* [課題要件 A]: 下の記録のうち、「Between wooden lower」を含む行から「the stainless steel microwave at point (257, 186) →」を含む行までを、両端の行も含めて番号付きリストとして書き出しなさい。空行は除くこと。

* [文書抜粋]:
- - - -
■いまはそれを言うべきではない
今回、幸いだったのは、パラリンピックの代表候補だった選手を中心に多くのアスリートたちが「切り換えて1年後に向けて準備する」と前向きな発言をしたことだった。しかしメディアの期待どおり泣き言を言うアスリートも少なくなかった。
1980年当時、私は28歳で、『サッカー・マガジン』の編集の仕事に携わっていた。そして涙を流しながらオリンピック参加を訴えるアスリートたちを見て、大きな違和感を感じていた。サッカーのアジア予選は日本政府がボイコットを決めた後の1980年3月下旬にクアラルンプールで行われ、マレーシア、韓国に次いで3位。すでに出場できないことが決まっていたため、少し覚めた気持ちでいたこともあったかもしれない。
実際には、出場権を獲得したマレーシア、次いで2位で「繰り上げ出場」になるはずだった韓国がボイコットを決め、モスクワで組分け抽選会が行われた5月15日の時点ではアジア予選で3位だった「日本」の名前があった。そして抽選の結果、日本は、東ドイツ、スペイン、アルジェリアとともにC組にはいることになった。しかしJOCは早くから「他国がボイコットした結果の代替出場は認めない」という方針を出しており、9日後、5月24日にJOCが最終的に大会ボイコットを決定するのを待つまでもなく、日本サッカーのモスクワ・オリンピック出場はなかった。
- - - -
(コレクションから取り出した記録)
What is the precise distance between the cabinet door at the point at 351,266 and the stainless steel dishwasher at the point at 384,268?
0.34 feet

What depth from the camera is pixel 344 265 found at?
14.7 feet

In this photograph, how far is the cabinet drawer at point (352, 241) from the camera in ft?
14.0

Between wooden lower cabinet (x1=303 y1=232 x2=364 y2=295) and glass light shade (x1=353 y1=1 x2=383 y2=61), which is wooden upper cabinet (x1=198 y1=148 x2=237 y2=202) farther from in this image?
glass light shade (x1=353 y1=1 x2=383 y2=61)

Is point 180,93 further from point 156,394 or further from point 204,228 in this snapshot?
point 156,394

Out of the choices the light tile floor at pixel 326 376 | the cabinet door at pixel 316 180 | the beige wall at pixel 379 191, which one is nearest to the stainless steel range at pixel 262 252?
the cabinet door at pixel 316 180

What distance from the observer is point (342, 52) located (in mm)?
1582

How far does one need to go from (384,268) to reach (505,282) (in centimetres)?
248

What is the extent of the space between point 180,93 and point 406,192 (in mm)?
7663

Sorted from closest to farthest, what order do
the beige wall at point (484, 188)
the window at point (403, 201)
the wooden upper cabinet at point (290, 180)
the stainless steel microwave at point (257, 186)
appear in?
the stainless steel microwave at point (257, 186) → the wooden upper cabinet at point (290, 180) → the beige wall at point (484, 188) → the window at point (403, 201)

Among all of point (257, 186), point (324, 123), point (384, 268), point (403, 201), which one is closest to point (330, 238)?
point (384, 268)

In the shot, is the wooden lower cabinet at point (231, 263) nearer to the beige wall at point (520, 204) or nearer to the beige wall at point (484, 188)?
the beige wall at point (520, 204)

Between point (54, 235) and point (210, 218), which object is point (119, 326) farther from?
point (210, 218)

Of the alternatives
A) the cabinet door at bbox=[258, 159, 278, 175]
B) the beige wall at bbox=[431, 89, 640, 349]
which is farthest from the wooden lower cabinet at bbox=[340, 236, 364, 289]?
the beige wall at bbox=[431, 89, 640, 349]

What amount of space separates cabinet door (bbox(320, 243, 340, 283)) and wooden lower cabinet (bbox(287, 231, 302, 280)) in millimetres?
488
- - - -
* [課題要件 B]: 上のモスクワ五輪ボイコットに関する文章から、「1980年当時、私は28歳で」から「オリンピック出場はなかった。」までを、両端も含めて一字一句そのまま示しなさい。

* [課題の解答 A]:
1. Between wooden lower cabinet (x1=303 y1=232 x2=364 y2=295) and glass light shade (x1=353 y1=1 x2=383 y2=61), which is wooden upper cabinet (x1=198 y1=148 x2=237 y2=202) farther from in this image?
2. glass light shade (x1=353 y1=1 x2=383 y2=61)
3. Is point 180,93 further from point 156,394 or further from point 204,228 in this snapshot?
4. point 156,394
5. Out of the choices the light tile floor at pixel 326 376 | the cabinet door at pixel 316 180 | the beige wall at pixel 379 191, which one is nearest to the stainless steel range at pixel 262 252?
6. the cabinet door at pixel 316 180
7. What distance from the observer is point (342, 52) located (in mm)?
8. 1582
9. How far does one need to go from (384,268) to reach (505,282) (in centimetres)?
10. 248
11. What is the extent of the space between point 180,93 and point 406,192 (in mm)?
12. 7663
13. Sorted from closest to farthest, what order do
14. the beige wall at point (484, 188)
15. the window at point (403, 201)
16. the wooden upper cabinet at point (290, 180)
17. the stainless steel microwave at point (257, 186)
18. appear in?
19. the stainless steel microwave at point (257, 186) → the wooden upper cabinet at point (290, 180) → the beige wall at point (484, 188) → the window at point (403, 201)

* [課題の解答 B]:
1980年当時、私は28歳で、『サッカー・マガジン』の編集の仕事に携わっていた。そして涙を流しながらオリンピック参加を訴えるアスリートたちを見て、大きな違和感を感じていた。サッカーのアジア予選は日本政府がボイコットを決めた後の1980年3月下旬にクアラルンプールで行われ、マレーシア、韓国に次いで3位。すでに出場できないことが決まっていたため、少し覚めた気持ちでいたこともあったかもしれない。
実際には、出場権を獲得したマレーシア、次いで2位で「繰り上げ出場」になるはずだった韓国がボイコットを決め、モスクワで組分け抽選会が行われた5月15日の時点ではアジア予選で3位だった「日本」の名前があった。そして抽選の結果、日本は、東ドイツ、スペイン、アルジェリアとともにC組にはいることになった。しかしJOCは早くから「他国がボイコットした結果の代替出場は認めない」という方針を出しており、9日後、5月24日にJOCが最終的に大会ボイコットを決定するのを待つまでもなく、日本サッカーのモスクワ・オリンピック出場はなかった。